A) The BBB permeability measured on days 6-8 in vitro (DIV) in TSC2 mutant (TSP8-15) NVUs is significantly higher than the one in control (CC3) NVUs (p < 0.01, N=5). B) The BBB permeability in TSC2 (TSP8-15) mutant NVUs seeded with control (CC3) astrocytes is not significantly different from the BBB permeability measured in control (CC3) NVUs (N=5, p>0.05). C) The BBB permeability in NVUs seeded with BMECs, neurons and astrocytes derived from hiPSC derived from a different TSC patient (TSP23-9) carrying a distinct TSC2 loss of function mutation is also significantly higher compared to control NVUs (CC3 = 2.95 x 10⁻⁷ cm/s). (p < 0.001, N=5). D) The presence of control (CC3) astrocytes in otherwise TSC2 mutant (TSP23-9) NVUs rescued BBB permeabilities to levels statistically indistinguishable from that measured in control (CC3) NVUs. (p= N.S., N=5).

Figure 7.. Rapamycin rescues TSC BBB permeability.

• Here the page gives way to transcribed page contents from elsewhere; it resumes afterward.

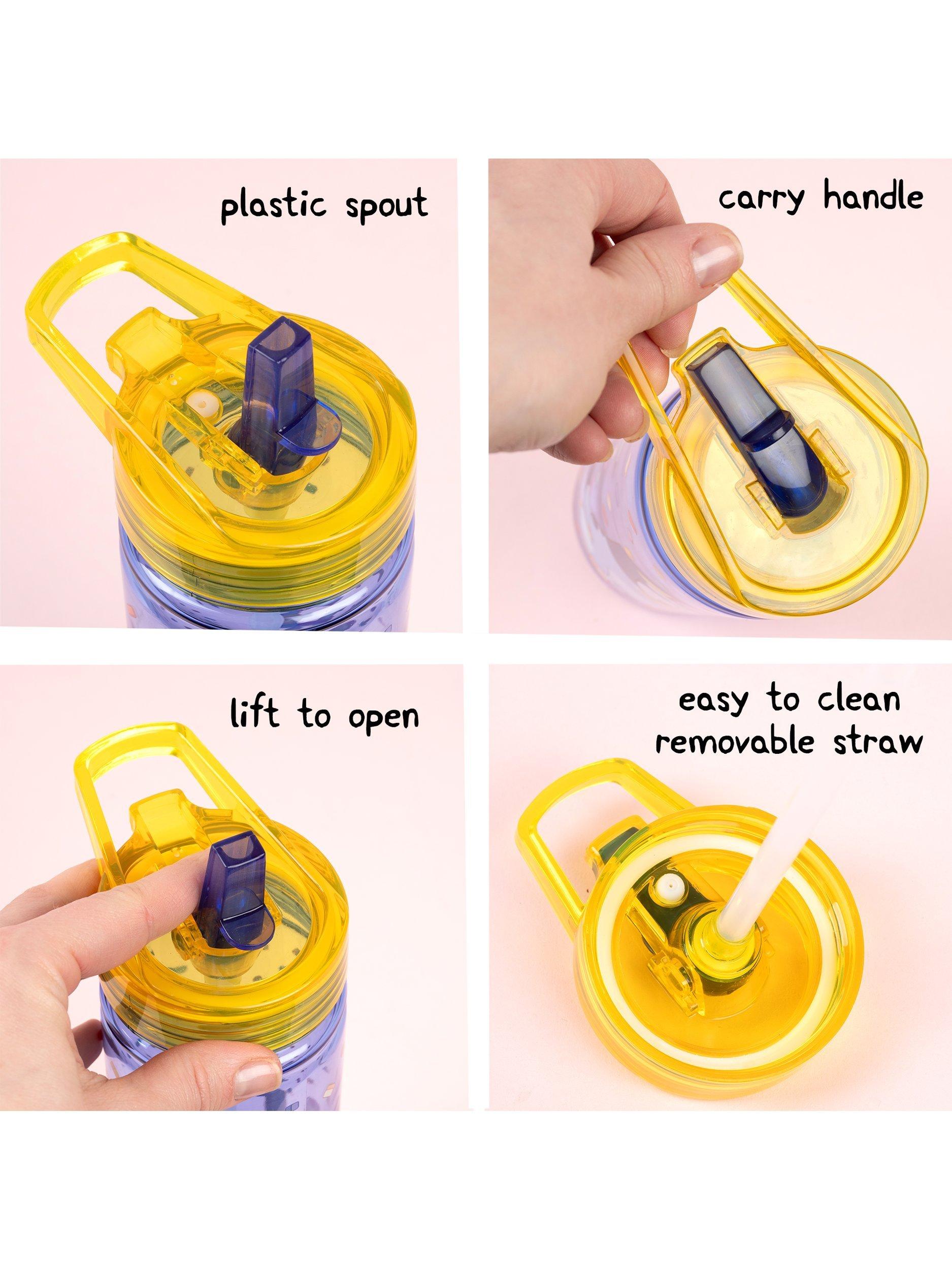 plastic spout

carry handle

lift to open

easy to clean
removable straw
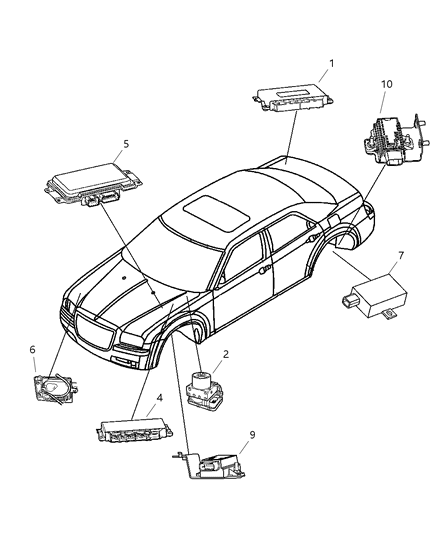 1
10
5
7
6
2
4
9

A) On day 5 in vitro, BBB permeability of TSP8-15 NVUs is significantly higher than that seen in CC3 NVUs (p< 0.01; N=5). Perfusion of the vascular compartment with rapamycin results in TSC BBB permeabilities statistically significantly reduced compared to vehicle-treated TSC NVUs and statistically indistinguishable from controls (CC3). B) As observed for the TSP8-15 NVUs, the BBB permeability of TSP23-9 NVUs is significantly higher than in CC3 NVUs on 5 day in culture (p < 0.001, N=5). BBB permeabilities were significantly smaller in rapamycin perfused TSP23-9 NVUs than their vehicle treated counterparts and at levels statistically indistinguishable from CC3 levels. The error bar for the TSP23-9 sample is too small to be resolved on this graph (p N.S., N=5).

Figure 8.. Effect of genotype and rapamycin on neural cell and BBB NVU exometabolomes.

A) Principal Component Analysis indicates a pronounced metabolic difference between tissue types (vascular versus brain). In addition, rapamycin treatment for brain and vascular compartments causes a shift in the metabolome. The genotype (wild type, CC3 versus TSC2 heterozygous mutation, TSP8-15) appeared to affect the metabolome to a much lesser degree. B) Hierarchical clustering maps provide global comparisons for differences of metabolite levels > 2-fold with a p value of less than 0.05. Different individual metabolite levels (rows) are clustered by genotype, tissue type and rapamycin treatment (columns). Metabolites are colored according to relative feature abundance across all samples ranging from low (green) to high (red).

Figure 9.. Metabolic pathways altered by rapamycin, genotype, and tissue type in control (CC3) and TSC (TSP8-15) NVUs.

The top 25 significant response pathways are shown. In each pathway listed, at least one variable (rapamycin treatment, genotype, tissue type) showed a significant difference. Significance was defined as p-values less than or equal to 0.05 in pathways that had four or more metabolites with altered expression levels at a minimal two-fold change.